S0419. JOSEF SUK, w.Jan Panenka (Pf.): Smetana & Suk; w.Alfréd Holecek (Pf.): Dvorák. (Czech Republic) Supraphon 3777, recorded 1962-71. - 099925377724
“Josef Suk, a Czech violinist who was known for his warm-toned interpretations of works by Mozart, Beethoven, Debussy and Janacek as well as for his lineage was a great-grandson of Dvorak and a grandson of the turn-of-the-century violinist and composer also named Josef Suk. Tall, elegant and silver-haired, Mr. Suk, at the height of his career, projected a thoughtfulness and an authority in his music-making that more than compensated for his disinclination to wrap his performances in technical flashiness. When he made his New York debut, playing the Dvorak Violin Concerto - later one of his signature pieces - with George Szell and the Cleveland Orchestra at Carnegie Hall in February 1964, Harold C. Schoenberg wrote in THE NEW YORK TIMES that Mr. Suk had a big sound and precise intonation, and that he ‘played with strength, with assurance and with all the rhythm that this seldom-played but attractive concerto needs’. In New York, Mr. Suk was a frequent guest of the Chamber Music Society of Lincoln Center from the 1970s through the 1990s, often appearing in programs that drew heavily on Czech music, to which he brought a measure of authenticity.
Josef Suk was born in Prague on Aug. 8, 1929, and gave his first public performance, as a child prodigy, in 1940. His main teacher, from childhood through 1950, when he was studying at the Prague Conservatory, was Jaroslav Kocian. After Mr. Kocian’s death, Mr. Suk continued his studies at the Prague Academy and led the orchestra of the Prague National Theater from 1953 to 1955. At the same time, he was performing with the Prague String Quartet as first violinist and with the Suk Trio, which he formed in 1952 with Jan Panenka, the pianist, and Josef Chuchro, the cellist.

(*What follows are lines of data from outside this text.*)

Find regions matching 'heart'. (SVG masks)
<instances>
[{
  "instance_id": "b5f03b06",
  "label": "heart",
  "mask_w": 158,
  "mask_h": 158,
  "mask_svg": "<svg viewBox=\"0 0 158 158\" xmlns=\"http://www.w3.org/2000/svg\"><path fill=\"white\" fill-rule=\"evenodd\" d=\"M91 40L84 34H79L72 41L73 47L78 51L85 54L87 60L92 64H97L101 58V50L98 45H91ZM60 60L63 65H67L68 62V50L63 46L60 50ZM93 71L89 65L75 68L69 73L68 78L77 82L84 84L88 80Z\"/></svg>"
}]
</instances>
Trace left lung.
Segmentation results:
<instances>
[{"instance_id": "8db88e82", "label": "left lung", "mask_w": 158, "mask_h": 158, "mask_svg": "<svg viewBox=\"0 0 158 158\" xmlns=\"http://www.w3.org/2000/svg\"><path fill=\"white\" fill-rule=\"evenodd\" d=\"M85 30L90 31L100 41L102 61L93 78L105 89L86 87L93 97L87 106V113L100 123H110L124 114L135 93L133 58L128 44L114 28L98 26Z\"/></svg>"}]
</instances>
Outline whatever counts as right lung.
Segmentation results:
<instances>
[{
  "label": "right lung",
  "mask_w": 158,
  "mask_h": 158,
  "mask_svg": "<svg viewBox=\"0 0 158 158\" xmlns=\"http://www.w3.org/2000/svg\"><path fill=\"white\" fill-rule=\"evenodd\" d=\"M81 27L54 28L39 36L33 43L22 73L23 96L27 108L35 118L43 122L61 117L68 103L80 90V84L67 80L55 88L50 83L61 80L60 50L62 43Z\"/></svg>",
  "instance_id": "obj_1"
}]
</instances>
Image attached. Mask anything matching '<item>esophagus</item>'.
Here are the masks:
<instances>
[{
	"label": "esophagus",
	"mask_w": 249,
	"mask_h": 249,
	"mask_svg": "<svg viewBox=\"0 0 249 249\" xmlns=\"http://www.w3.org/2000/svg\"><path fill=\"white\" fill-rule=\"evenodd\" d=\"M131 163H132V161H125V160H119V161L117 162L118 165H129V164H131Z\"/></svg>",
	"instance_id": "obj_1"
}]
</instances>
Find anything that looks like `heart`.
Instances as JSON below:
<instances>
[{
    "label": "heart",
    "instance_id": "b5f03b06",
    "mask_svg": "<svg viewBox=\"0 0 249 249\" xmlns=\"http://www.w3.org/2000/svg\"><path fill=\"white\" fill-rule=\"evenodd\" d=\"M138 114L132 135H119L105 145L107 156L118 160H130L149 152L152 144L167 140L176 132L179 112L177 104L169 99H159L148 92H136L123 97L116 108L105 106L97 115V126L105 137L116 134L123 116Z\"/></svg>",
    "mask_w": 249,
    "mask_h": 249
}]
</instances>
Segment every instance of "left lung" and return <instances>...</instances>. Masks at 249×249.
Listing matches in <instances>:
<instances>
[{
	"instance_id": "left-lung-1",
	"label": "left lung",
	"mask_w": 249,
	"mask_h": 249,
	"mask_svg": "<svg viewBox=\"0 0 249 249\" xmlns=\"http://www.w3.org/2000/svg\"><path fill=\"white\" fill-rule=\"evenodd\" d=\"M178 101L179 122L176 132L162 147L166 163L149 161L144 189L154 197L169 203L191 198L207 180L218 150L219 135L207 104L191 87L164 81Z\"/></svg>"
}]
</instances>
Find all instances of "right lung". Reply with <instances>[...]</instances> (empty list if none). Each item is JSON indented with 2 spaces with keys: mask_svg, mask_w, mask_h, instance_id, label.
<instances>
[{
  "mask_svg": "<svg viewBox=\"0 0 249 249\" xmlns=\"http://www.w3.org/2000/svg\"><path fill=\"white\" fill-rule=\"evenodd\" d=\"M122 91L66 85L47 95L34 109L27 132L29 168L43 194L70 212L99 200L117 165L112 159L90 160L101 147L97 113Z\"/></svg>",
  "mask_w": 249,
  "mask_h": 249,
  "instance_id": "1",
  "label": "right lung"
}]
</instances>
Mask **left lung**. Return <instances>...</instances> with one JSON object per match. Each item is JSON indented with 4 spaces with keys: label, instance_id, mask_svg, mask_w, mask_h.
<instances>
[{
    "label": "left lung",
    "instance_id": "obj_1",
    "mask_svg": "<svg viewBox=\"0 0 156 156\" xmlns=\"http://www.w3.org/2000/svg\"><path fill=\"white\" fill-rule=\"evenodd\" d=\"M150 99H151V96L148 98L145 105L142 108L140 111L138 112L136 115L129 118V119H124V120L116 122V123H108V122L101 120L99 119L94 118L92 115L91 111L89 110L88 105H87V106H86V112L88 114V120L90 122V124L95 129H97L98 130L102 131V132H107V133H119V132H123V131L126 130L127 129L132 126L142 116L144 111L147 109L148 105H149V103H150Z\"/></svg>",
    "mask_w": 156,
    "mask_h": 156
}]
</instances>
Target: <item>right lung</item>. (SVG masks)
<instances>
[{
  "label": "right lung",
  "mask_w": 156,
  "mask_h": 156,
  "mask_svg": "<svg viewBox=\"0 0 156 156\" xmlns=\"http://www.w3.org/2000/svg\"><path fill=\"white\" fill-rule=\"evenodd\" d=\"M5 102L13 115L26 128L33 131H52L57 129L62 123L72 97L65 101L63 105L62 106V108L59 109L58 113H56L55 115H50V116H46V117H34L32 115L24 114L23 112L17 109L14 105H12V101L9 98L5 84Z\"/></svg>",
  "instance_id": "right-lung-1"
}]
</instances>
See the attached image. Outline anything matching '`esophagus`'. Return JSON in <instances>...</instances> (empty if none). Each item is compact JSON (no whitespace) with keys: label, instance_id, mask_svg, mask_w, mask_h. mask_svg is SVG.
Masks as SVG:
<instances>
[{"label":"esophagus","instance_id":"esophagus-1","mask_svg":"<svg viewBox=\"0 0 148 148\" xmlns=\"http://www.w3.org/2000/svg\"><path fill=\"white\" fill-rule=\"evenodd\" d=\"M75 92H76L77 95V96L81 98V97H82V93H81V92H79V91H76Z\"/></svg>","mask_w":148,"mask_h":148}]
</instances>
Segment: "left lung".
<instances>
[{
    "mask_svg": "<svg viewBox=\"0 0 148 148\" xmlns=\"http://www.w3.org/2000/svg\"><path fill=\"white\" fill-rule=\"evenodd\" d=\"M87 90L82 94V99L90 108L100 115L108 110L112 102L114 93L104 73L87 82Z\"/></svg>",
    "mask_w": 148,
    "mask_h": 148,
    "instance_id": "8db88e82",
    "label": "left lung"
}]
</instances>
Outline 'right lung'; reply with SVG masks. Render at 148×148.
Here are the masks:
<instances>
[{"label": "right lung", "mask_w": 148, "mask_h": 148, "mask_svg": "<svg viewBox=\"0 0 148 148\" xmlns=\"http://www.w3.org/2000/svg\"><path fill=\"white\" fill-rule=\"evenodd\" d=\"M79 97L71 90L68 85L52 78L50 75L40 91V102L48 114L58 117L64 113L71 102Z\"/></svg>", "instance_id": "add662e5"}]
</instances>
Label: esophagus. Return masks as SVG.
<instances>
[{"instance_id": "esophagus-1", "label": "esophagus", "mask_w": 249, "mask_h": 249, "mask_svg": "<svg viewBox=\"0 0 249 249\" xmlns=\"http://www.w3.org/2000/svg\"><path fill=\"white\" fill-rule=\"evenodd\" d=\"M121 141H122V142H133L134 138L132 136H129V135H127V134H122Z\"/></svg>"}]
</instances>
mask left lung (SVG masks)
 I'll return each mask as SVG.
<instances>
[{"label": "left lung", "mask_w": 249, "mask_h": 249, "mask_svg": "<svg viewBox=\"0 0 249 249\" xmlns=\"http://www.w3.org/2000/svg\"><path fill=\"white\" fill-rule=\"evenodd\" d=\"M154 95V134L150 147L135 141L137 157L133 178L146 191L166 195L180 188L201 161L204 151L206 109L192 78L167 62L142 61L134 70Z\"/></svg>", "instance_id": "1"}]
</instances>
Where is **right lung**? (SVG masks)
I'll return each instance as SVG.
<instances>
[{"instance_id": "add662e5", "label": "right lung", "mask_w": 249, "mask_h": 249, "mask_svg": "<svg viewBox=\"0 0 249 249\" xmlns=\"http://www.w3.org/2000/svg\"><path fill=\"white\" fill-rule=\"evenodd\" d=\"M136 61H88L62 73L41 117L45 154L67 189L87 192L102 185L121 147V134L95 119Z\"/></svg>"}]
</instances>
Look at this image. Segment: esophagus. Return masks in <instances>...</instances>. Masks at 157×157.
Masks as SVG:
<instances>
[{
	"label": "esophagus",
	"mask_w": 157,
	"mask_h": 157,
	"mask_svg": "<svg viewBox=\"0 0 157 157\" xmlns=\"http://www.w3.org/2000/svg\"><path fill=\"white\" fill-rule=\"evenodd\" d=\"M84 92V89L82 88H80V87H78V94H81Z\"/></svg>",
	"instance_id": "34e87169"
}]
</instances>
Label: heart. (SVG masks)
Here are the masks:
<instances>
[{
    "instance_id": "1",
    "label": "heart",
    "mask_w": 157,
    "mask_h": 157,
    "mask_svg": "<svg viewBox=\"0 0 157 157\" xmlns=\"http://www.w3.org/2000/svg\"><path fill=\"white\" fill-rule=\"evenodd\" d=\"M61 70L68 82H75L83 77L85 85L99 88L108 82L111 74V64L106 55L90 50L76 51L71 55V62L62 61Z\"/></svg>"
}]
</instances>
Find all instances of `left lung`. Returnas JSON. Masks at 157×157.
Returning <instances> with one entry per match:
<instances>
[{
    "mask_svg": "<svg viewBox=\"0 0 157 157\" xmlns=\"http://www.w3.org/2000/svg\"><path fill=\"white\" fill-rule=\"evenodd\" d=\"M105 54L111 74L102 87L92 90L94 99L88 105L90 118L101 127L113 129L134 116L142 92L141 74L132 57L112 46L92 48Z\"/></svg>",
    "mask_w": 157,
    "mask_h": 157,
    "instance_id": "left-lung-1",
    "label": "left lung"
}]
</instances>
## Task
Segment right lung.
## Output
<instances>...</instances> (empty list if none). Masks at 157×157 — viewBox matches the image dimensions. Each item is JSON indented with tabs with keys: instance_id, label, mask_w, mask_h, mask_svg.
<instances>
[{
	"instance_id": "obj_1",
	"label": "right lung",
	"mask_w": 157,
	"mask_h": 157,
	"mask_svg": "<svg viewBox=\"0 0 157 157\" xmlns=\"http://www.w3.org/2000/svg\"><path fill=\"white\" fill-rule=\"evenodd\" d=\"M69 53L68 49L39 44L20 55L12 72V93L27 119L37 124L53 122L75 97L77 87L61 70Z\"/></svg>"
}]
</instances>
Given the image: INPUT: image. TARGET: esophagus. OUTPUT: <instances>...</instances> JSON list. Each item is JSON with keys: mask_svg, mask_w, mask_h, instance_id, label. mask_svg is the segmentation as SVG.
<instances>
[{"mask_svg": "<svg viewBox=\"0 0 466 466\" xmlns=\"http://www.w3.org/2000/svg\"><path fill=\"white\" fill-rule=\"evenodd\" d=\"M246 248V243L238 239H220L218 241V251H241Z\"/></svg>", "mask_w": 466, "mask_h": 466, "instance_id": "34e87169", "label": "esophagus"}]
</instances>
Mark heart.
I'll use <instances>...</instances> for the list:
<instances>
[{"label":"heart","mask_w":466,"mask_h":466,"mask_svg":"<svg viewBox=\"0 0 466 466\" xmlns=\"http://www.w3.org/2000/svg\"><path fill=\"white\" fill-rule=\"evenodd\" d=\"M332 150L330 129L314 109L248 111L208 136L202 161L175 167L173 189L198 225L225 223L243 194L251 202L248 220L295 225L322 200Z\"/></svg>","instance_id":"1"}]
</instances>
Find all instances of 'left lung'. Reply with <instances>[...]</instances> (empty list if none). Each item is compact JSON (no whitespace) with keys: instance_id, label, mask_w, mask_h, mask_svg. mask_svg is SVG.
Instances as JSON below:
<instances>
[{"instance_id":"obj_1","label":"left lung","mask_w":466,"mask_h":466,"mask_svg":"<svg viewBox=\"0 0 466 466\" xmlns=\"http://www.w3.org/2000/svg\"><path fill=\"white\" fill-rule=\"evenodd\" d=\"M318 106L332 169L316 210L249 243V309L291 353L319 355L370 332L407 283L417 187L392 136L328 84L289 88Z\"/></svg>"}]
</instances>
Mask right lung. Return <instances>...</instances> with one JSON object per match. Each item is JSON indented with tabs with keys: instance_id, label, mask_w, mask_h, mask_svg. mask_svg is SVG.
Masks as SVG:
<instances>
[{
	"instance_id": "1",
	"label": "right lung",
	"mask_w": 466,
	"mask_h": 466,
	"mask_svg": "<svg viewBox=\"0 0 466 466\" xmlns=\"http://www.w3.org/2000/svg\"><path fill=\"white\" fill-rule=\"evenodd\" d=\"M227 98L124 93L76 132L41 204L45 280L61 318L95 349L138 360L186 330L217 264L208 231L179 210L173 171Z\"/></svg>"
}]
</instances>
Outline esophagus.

Though Mr. Suk had performed in Paris and Brussels in 1948, he began his mature touring career in 1959, making his British and American debuts in 1964. He started the Suk Chamber Orchestra in 1974 and was its conductor and artistic director until 2000. He also began performing as a violist in the early 1970s. Mr. Suk’s devotion to chamber music led him to form other alliances, some short term but several for extended projects. Among them were a duo with the harpsichordist Zuzana Ruziekova and a trio with the pianist Julius Katchen and the cellist Janos Starker.”